Definisi modernisasi dan harga miring, menurut Soleman, tidak singkron. Peta jalan Kemenhan perlu lebih detail memamparkan maksud sang menteri kepada publik. “Modernisasi itu apa? Apakah kita beli bekas banyak atau modern baru? Belum jelas maunya apa ini. Seharusnya modernisasi membuat sesuatu yang modern, jadi gres semua,” imbuhnya.

Kompleksitas sistem pertahanan ini juga yang semestinya mendorong pemerintah membuat kebijakan dengan prioritas yang tepat. “Kita membeli alutsista itu bukan kayak membeli mainan anak-anak di mal, langsung jalan. Kan harus disesuaikan dengan situasi yang ada. Compatible enggak dengan ada? Orang-orang yang untuk maintenance sudah ada belum? Sistem pendukung sudah ada belum?” tandas Soleman.

September tahun lalu, media yang fokus memberitakan soal militer dan pertahanan melaporkan bila Prabowo mengajukan proposal anggaran sebesar Rp296 miliar kepada Kepala Bappenas Suharso Monoarfa untuk pembelian alutsista di ketiga matra. Proposal itu diserahkan pada pertengahan Juli. Di dalamnya, Kementerian Pertahanan mengungkap rencana pengadaan 24 jet tempur Lockheed Martin F-16 V dan dua kapal perang. Tidak dirinci, apakah jet tempur dan kapal itu merupakan barang baru dari pabrikan, atau bekas pakai.

Iklan

Kemudian, lewat siaran pers yang pernah diterima VICE Maret lalu, Biro Humas Setjen Kementerian Pertahanan menyebut pemerintah Indonesia dan Jepang sepakat melakukan kerja sama pengalihan alat dan teknologi pertahanan. Rincian mengenai kerja sama dua negara itu belum diungkap kepada publik.
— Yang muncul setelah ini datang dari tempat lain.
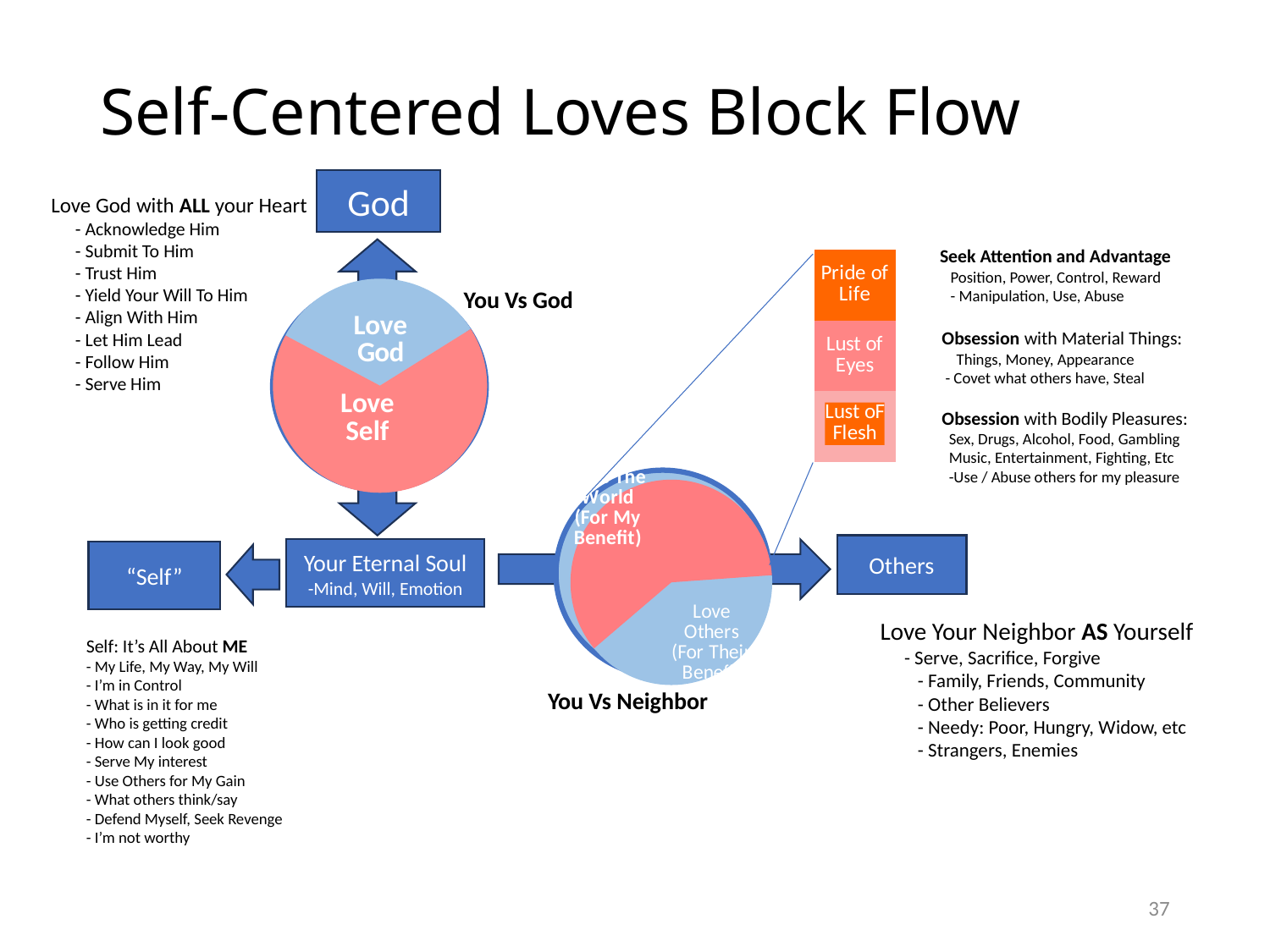
In the "You Vs God" pie chart, how many slices are there? 2 What kind of chart is the "You Vs Neighbor" chart in the middle of the slide? Pie chart In the "You Vs Neighbor" pie chart, which slice is the largest? Love The World (For My Benefit) What kind of chart is the "You Vs God" chart on the left of the slide? Pie chart In the "You Vs God" pie chart, which slice is larger, "Love God" or "Love Self"? Love Self In the "You Vs Neighbor" pie chart, how many slices are there? 2 In the "You Vs God" pie chart, which slice is the smallest? Love God In the "You Vs God" pie chart, what are the labels of the two slices? Love God and Love Self In the "You Vs Neighbor" pie chart, which slice is larger, "Love The World (For My Benefit)" or "Love Others (For Their Benefit)"? Love The World (For My Benefit) In the "You Vs God" pie chart, what colour is the "Love Self" slice? Red (pink)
Isu modernisasi, tapi melalui pembelian alutsista bekas negara lain, sering menjadi sorotan banyak pihak, termasuk politikus DPR. Kementerian Pertahanan mengungkap niat membeli jet tempur bekas dari Austria pada 2020 lalu. Anggota DPR, seperti TB Hasanuddin yang mantan prajurit dan kini bertugas di Komisi I, melontarkan kritikan. Dia mengingatkan pemerintah soal UU Nomor 16 Tahun 2012 tentang Industri Pertahanan yang melarang pembelian alutsista bekas. 

“Artinya, pembelian [jet tempur bekas] agak sulit kalau mau ikuti aturan perundang-undangan yang dibuat,” tegasnya saat itu.

Indonesia sendiri pernah membeli pesawat Hercules bekas Angkatan Udara Australia yang kemudian mengalami kecelakaan di Kabupaten Jayawijaya, Papua, pada 2016.

Tragisnya, mendiang Letkol Laut (P) Heri Oktavian yang turut menjadi korban jiwa dalam kecelakaan KRI Nanggala-402, sudah mengutarakan kekhawatiran terhadap keamanan alutsista bekas ketika diwawancarai Kompas.

Menurutnya, TNI Angkatan Laut butuh perlengkapan yang mumpuni, tetapi yang terjadi selama ini sebaliknya, dengan kebijakan yang diambil lebih condong pada peremajaan alat perang yang sudah uzur. Heri, kala itu, mengingatkan agar para pembuat kebijakan memikirkan keselamatan prajurit TNI, alih-alih “asal bapak senang.”

Heri gugur dalam tugas bersama 52 rekannya di KRI Nanggala-402. Peringatannya sebelum gugur, adalah momentum bagi pemerintah serius membenahi keselamatan para prajurit saat bertugas. Terlebih bila terbukti akar masalahnya akibat perkara teknis dan uzurnya alat yang sangat bisa dihindari.